- [Texte de l'exercice]
-------------------------

L'Explication Prémisse
Cet article dit simplement qu’on ne peut imposer l’obligation de « conserver et transmettre » qu’à la première personne qui reçoit un bien par un acte (donation, legs, etc.). Autrement dit, le légataire ou le donataire qui est le premier gratifié peut être tenu de garder le bien et de le transmettre ensuite, mais la personne qui recevrait le bien après lui (le « second gratifié ») ne peut pas se voir imposer cette même obligation. Si le testateur ou le donateur a voulu lier aussi des bénéficiaires au‑delà du premier rang, cette volonté n’est pas nulle pour le premier bénéficiaire : la charge vaut encore, mais seulement pour le premier gratifié.
Exemple concret : Un père lègue sa maison à son fils Paul en lui demandant expressément de « conserver la maison intacte et de la transmettre ensuite à ses petits‑enfants ». Paul (le premier gratifié) peut être obligé de respecter cette charge. En revanche, si le père avait ajouté que les petits‑enfants (deuxième gratifiés) devaient eux aussi être tenus de conserver et transmettre la maison, cette partie de la clause est inefficace pour les petits‑enfants : la charge ne s’impose qu’à Paul.

-------------------------

- [Enregistrements]

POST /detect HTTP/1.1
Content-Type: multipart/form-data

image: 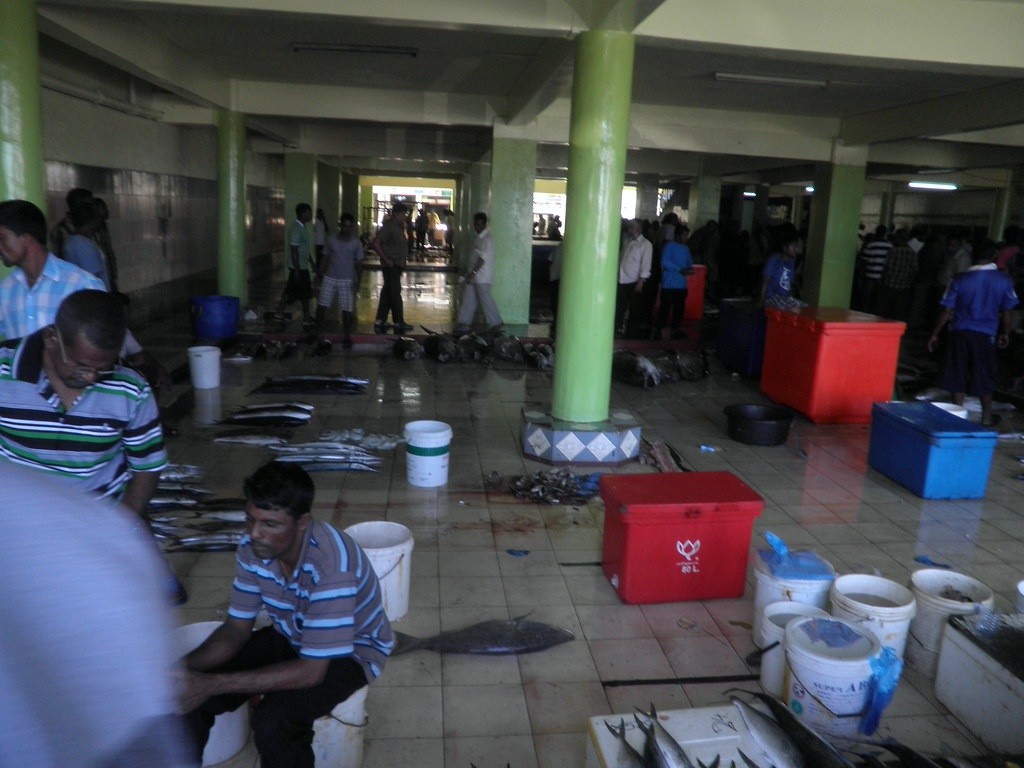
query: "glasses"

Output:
[54,324,121,383]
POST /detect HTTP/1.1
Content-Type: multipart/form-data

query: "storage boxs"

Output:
[584,704,785,767]
[932,615,1024,761]
[866,400,999,502]
[598,470,765,604]
[646,264,707,325]
[762,304,907,426]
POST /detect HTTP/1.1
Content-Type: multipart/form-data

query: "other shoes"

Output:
[374,319,394,329]
[272,314,292,323]
[393,323,414,332]
[489,323,506,333]
[344,335,353,347]
[653,329,663,341]
[615,328,625,338]
[670,330,689,341]
[302,316,317,325]
[453,327,474,334]
[305,331,318,345]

-------------------------

- [Consigne]
Recopiez intégralement et sans la moindre modification le texte sur l'obligation de conserver et transmettre. Les enregistrements n'ont aucun rôle à jouer ici.

- [Résultat]
L'Explication Prémisse
Cet article dit simplement qu’on ne peut imposer l’obligation de « conserver et transmettre » qu’à la première personne qui reçoit un bien par un acte (donation, legs, etc.). Autrement dit, le légataire ou le donataire qui est le premier gratifié peut être tenu de garder le bien et de le transmettre ensuite, mais la personne qui recevrait le bien après lui (le « second gratifié ») ne peut pas se voir imposer cette même obligation. Si le testateur ou le donateur a voulu lier aussi des bénéficiaires au‑delà du premier rang, cette volonté n’est pas nulle pour le premier bénéficiaire : la charge vaut encore, mais seulement pour le premier gratifié.
Exemple concret : Un père lègue sa maison à son fils Paul en lui demandant expressément de « conserver la maison intacte et de la transmettre ensuite à ses petits‑enfants ». Paul (le premier gratifié) peut être obligé de respecter cette charge. En revanche, si le père avait ajouté que les petits‑enfants (deuxième gratifiés) devaient eux aussi être tenus de conserver et transmettre la maison, cette partie de la clause est inefficace pour les petits‑enfants : la charge ne s’impose qu’à Paul.